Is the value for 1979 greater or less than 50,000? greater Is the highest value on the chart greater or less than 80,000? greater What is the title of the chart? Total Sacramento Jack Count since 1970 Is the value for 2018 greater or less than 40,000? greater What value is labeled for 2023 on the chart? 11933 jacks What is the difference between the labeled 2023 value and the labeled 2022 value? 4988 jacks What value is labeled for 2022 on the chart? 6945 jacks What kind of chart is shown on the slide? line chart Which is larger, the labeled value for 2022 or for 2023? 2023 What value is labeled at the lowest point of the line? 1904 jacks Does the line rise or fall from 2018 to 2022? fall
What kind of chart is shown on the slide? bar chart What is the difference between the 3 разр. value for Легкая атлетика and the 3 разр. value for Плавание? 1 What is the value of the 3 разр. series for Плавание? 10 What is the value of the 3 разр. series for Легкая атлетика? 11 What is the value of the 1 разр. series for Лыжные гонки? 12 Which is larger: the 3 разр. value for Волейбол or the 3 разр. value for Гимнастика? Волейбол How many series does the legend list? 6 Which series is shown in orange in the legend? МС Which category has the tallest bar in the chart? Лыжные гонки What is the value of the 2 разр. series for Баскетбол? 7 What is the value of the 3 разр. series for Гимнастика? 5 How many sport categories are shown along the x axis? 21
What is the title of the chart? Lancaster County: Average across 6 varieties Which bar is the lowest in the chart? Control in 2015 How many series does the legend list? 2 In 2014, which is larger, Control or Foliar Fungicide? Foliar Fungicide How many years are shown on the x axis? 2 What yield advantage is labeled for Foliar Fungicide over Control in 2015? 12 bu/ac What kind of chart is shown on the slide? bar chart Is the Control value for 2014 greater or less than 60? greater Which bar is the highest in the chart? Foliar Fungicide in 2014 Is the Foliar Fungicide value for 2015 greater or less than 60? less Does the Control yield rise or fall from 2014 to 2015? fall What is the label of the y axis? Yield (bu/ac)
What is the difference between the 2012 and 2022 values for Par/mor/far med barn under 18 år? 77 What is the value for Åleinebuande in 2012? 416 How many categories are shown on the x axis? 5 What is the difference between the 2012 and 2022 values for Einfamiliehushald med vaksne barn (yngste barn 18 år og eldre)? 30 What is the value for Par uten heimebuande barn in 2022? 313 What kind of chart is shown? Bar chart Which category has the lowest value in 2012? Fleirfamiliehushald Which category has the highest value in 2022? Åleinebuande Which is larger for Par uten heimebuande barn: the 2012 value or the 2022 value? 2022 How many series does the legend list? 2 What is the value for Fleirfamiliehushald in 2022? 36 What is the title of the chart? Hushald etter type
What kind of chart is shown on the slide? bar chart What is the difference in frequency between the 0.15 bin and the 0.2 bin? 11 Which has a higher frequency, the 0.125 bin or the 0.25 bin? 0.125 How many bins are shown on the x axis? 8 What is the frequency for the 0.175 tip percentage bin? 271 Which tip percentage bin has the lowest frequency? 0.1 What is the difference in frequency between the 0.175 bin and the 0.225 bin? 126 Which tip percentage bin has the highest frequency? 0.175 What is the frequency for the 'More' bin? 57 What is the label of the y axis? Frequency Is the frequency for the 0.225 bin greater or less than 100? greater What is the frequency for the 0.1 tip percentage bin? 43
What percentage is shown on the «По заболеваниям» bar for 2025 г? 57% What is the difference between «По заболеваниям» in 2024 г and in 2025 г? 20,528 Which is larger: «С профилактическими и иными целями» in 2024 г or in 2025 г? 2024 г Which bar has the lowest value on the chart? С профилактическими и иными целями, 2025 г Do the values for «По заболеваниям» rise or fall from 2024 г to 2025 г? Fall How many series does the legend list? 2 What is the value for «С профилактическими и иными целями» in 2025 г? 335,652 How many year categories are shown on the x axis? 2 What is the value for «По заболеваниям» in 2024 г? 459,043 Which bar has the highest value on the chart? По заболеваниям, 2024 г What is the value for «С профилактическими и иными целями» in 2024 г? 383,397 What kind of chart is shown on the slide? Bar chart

——————————

- Problem statement -
Arrange all of the data above as a numbered list with one line per item, and leave out any blank lines.

- Result -
1. Is the value for 1979 greater or less than 50,000? greater Is the highest value on the chart greater or less than 80,000? greater What is the title of the chart? Total Sacramento Jack Count since 1970 Is the value for 2018 greater or less than 40,000? greater What value is labeled for 2023 on the chart? 11933 jacks What is the difference between the labeled 2023 value and the labeled 2022 value? 4988 jacks What value is labeled for 2022 on the chart? 6945 jacks What kind of chart is shown on the slide? line chart Which is larger, the labeled value for 2022 or for 2023? 2023 What value is labeled at the lowest point of the line? 1904 jacks Does the line rise or fall from 2018 to 2022? fall
2. What kind of chart is shown on the slide? bar chart What is the difference between the 3 разр. value for Легкая атлетика and the 3 разр. value for Плавание? 1 What is the value of the 3 разр. series for Плавание? 10 What is the value of the 3 разр. series for Легкая атлетика? 11 What is the value of the 1 разр. series for Лыжные гонки? 12 Which is larger: the 3 разр. value for Волейбол or the 3 разр. value for Гимнастика? Волейбол How many series does the legend list? 6 Which series is shown in orange in the legend? МС Which category has the tallest bar in the chart? Лыжные гонки What is the value of the 2 разр. series for Баскетбол? 7 What is the value of the 3 разр. series for Гимнастика? 5 How many sport categories are shown along the x axis? 21
3. What is the title of the chart? Lancaster County: Average across 6 varieties Which bar is the lowest in the chart? Control in 2015 How many series does the legend list? 2 In 2014, which is larger, Control or Foliar Fungicide? Foliar Fungicide How many years are shown on the x axis? 2 What yield advantage is labeled for Foliar Fungicide over Control in 2015? 12 bu/ac What kind of chart is shown on the slide? bar chart Is the Control value for 2014 greater or less than 60? greater Which bar is the highest in the chart? Foliar Fungicide in 2014 Is the Foliar Fungicide value for 2015 greater or less than 60? less Does the Control yield rise or fall from 2014 to 2015? fall What is the label of the y axis? Yield (bu/ac)
4. What is the difference between the 2012 and 2022 values for Par/mor/far med barn under 18 år? 77 What is the value for Åleinebuande in 2012? 416 How many categories are shown on the x axis? 5 What is the difference between the 2012 and 2022 values for Einfamiliehushald med vaksne barn (yngste barn 18 år og eldre)? 30 What is the value for Par uten heimebuande barn in 2022? 313 What kind of chart is shown? Bar chart Which category has the lowest value in 2012? Fleirfamiliehushald Which category has the highest value in 2022? Åleinebuande Which is larger for Par uten heimebuande barn: the 2012 value or the 2022 value? 2022 How many series does the legend list? 2 What is the value for Fleirfamiliehushald in 2022? 36 What is the title of the chart? Hushald etter type
5. What kind of chart is shown on the slide? bar chart What is the difference in frequency between the 0.15 bin and the 0.2 bin? 11 Which has a higher frequency, the 0.125 bin or the 0.25 bin? 0.125 How many bins are shown on the x axis? 8 What is the frequency for the 0.175 tip percentage bin? 271 Which tip percentage bin has the lowest frequency? 0.1 What is the difference in frequency between the 0.175 bin and the 0.225 bin? 126 Which tip percentage bin has the highest frequency? 0.175 What is the frequency for the 'More' bin? 57 What is the label of the y axis? Frequency Is the frequency for the 0.225 bin greater or less than 100? greater What is the frequency for the 0.1 tip percentage bin? 43
6. What percentage is shown on the «По заболеваниям» bar for 2025 г? 57% What is the difference between «По заболеваниям» in 2024 г and in 2025 г? 20,528 Which is larger: «С профилактическими и иными целями» in 2024 г or in 2025 г? 2024 г Which bar has the lowest value on the chart? С профилактическими и иными целями, 2025 г Do the values for «По заболеваниям» rise or fall from 2024 г to 2025 г? Fall How many series does the legend list? 2 What is the value for «С профилактическими и иными целями» in 2025 г? 335,652 How many year categories are shown on the x axis? 2 What is the value for «По заболеваниям» in 2024 г? 459,043 Which bar has the highest value on the chart? По заболеваниям, 2024 г What is the value for «С профилактическими и иными целями» in 2024 г? 383,397 What kind of chart is shown on the slide? Bar chart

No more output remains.